I have a struct that is used for Tokenizing a byte stream (std::vector<uint8_t>). The stream can contain bytes, words, dwords, null-terminated strings and raw data.
struct Token {
enum TokenClass {
BYTE, WORD, INT, SZCHAR, DATA
};
TokenClass type;
boost::any value;
Token( TokenClass c, uint8_t b ) : type(c), value(b) { }
Token( TokenClass c, uint16_t w ) : type(c), value(w) { }
... etc.
};
It seems to work up to the point where I try to check the value in a unit test.
ie:
// ts is of type std::vector<Token>
CHECK_EQUAL(Token::WORD, ts[0].type); // fine
CHECK_EQUAL(257, ts[0].value); // error!
gives an error of
error: no match for ‘operator==’ (operand types are ‘const boost::any’ and ‘const int’) if (!(expected == actual))

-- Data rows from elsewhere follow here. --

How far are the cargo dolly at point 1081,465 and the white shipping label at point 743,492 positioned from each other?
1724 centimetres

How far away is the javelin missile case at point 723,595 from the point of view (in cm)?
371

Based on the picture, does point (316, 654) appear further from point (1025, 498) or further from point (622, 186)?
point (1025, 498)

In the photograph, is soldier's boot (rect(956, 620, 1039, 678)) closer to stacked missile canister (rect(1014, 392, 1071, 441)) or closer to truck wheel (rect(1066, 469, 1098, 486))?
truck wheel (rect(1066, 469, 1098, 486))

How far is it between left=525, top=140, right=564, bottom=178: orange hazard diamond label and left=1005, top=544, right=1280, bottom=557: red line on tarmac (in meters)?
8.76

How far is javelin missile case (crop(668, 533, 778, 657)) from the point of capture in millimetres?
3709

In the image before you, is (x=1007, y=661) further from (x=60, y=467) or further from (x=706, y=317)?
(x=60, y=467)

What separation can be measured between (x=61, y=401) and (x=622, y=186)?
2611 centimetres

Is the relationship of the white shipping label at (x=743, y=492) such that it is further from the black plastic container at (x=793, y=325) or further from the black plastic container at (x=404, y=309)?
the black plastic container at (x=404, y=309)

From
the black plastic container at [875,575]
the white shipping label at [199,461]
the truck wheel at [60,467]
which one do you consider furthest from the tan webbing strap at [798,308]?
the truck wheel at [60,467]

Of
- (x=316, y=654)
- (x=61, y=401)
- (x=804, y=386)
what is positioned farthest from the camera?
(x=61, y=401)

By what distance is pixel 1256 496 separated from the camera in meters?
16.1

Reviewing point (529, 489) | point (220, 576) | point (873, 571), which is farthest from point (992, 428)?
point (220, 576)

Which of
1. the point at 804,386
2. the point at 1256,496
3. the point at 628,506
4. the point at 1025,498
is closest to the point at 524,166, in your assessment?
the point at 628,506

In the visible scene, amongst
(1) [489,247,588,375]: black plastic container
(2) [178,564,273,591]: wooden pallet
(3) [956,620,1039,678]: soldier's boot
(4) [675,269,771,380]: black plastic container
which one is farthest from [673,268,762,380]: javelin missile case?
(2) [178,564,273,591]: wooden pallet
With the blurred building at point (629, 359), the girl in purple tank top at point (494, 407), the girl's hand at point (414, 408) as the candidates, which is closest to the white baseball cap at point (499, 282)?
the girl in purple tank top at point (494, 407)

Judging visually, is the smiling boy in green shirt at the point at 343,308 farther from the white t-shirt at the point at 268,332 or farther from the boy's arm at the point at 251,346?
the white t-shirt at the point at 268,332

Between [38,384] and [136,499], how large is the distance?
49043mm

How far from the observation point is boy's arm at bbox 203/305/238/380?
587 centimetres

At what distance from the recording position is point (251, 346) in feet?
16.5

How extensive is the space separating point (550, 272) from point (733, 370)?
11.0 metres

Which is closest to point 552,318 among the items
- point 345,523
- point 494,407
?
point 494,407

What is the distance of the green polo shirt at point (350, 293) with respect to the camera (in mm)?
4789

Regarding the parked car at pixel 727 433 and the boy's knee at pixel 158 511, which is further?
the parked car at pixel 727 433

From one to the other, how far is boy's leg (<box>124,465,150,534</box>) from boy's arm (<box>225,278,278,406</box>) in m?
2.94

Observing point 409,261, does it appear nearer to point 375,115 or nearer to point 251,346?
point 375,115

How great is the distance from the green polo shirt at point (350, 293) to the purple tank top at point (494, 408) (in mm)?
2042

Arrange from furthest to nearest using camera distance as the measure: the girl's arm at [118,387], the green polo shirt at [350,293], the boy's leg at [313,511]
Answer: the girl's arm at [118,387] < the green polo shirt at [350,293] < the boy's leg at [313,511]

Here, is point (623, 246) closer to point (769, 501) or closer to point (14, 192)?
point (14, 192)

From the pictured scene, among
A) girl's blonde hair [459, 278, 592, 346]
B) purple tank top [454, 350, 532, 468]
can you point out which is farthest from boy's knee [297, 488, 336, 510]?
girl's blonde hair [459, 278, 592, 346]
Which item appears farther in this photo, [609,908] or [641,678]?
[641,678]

So I added a comparator to the class, just for the int:
bool operator==(const int rhs) const
{
return boost::any_cast<int>(value) == rhs;
}
But that did nothing to alleviate the issue.
How do I compare the underlying type with values since once I start validation code then I will need to be able to compare values.
Also would boost::variant be better suited to what I need to do? In my quick read through of both it appeared that any was more suited to my task.